DATA SUPPLIED below:

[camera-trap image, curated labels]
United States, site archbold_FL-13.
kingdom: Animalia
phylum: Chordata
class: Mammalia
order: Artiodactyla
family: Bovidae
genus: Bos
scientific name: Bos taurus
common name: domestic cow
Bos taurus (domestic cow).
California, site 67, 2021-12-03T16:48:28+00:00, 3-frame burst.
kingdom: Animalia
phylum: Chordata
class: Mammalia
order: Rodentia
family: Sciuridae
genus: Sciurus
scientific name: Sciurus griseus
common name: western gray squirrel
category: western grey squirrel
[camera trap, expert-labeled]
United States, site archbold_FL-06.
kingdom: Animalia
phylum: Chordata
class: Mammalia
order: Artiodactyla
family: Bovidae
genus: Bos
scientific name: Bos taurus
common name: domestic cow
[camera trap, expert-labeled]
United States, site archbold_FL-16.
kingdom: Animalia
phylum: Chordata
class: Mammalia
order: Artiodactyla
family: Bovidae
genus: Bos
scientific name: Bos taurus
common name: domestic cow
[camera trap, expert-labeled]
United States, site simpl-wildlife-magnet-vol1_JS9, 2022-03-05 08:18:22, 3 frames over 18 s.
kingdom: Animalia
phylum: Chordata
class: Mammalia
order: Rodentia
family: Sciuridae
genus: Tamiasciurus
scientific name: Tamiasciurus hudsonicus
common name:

End of DATA SUPPLIED.

_PROBLEM DETAILS_
Copy each line of the data above without altering a single character.

_SOLUTION_
[camera-trap image, curated labels]
United States, site archbold_FL-13.
kingdom: Animalia
phylum: Chordata
class: Mammalia
order: Artiodactyla
family: Bovidae
genus: Bos
scientific name: Bos taurus
common name: domestic cow
Bos taurus (domestic cow).
California, site 67, 2021-12-03T16:48:28+00:00, 3-frame burst.
kingdom: Animalia
phylum: Chordata
class: Mammalia
order: Rodentia
family: Sciuridae
genus: Sciurus
scientific name: Sciurus griseus
common name: western gray squirrel
category: western grey squirrel
[camera trap, expert-labeled]
United States, site archbold_FL-06.
kingdom: Animalia
phylum: Chordata
class: Mammalia
order: Artiodactyla
family: Bovidae
genus: Bos
scientific name: Bos taurus
common name: domestic cow
[camera trap, expert-labeled]
United States, site archbold_FL-16.
kingdom: Animalia
phylum: Chordata
class: Mammalia
order: Artiodactyla
family: Bovidae
genus: Bos
scientific name: Bos taurus
common name: domestic cow
[camera trap, expert-labeled]
United States, site simpl-wildlife-magnet-vol1_JS9, 2022-03-05 08:18:22, 3 frames over 18 s.
kingdom: Animalia
phylum: Chordata
class: Mammalia
order: Rodentia
family: Sciuridae
genus: Tamiasciurus
scientific name: Tamiasciurus hudsonicus
common name:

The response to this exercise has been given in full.